Hepatocystis muuli

Scientific classification
- Domain: Eukaryota
- Clade: Sar
- Clade: Alveolata
- Phylum: Apicomplexa
- Class: Aconoidasida
- Order: Haemospororida
- Family: Plasmodiidae
- Genus: Hepatocystis
- Species: H. muuli
- Binomial name: Hepatocystis muuli Mialhe and Landau, 1977

= Hepatocystis muuli =

- Genus: Hepatocystis
- Species: muuli
- Authority: Mialhe and Landau, 1977

Species of single-celled organism

Hepatocystis muuli is a species of parasitic protozoa. They are transmitted by flies of the genus Culicoides and infect mammals.

==Taxonomy==
This species was described in 1977 by Landau et al.

==Description==

The schizonts are intrahepatocytic and provoke an hypertrophy of the host cell and its nucleus which remain visible during the entire development of the tissue stage. Schizonts as they mature become very lobulated with abundant colloid which is irregularly distributed. They may reach a maximum size of 350 micrometres. Histiomacrophagic reaction of the surrounding tissue remains moderate before the maturity of the parasite.

Gametocytes are abundant and many erythrocytes are parasitized by immature forms. The mature gametocytes measure 7.7 to 9.3 (average 8.5) micrometres in diameter and are easily deformed.

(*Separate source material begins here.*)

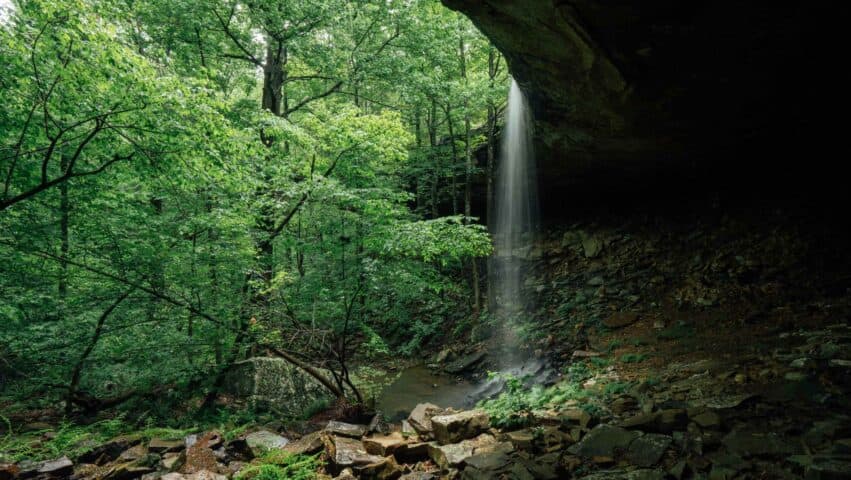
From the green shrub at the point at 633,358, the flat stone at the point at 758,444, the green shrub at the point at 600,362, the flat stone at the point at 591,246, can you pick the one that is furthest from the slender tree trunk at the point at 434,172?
the flat stone at the point at 758,444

The microgametocytes have a diffuse nucleus. The macrogametocytes are lightly pigmented and have a large nucleus.

The size of the schizonts, their lobulated form and the hypertrophy of the host cell distinguish H. muuli from other Asian Hepatocystis species.

==Distribution==

This species is found in Kanchanaburi, Thailand.

==Hosts==

This species infects Berdmore's ground squirrel (Menetes berdmorei).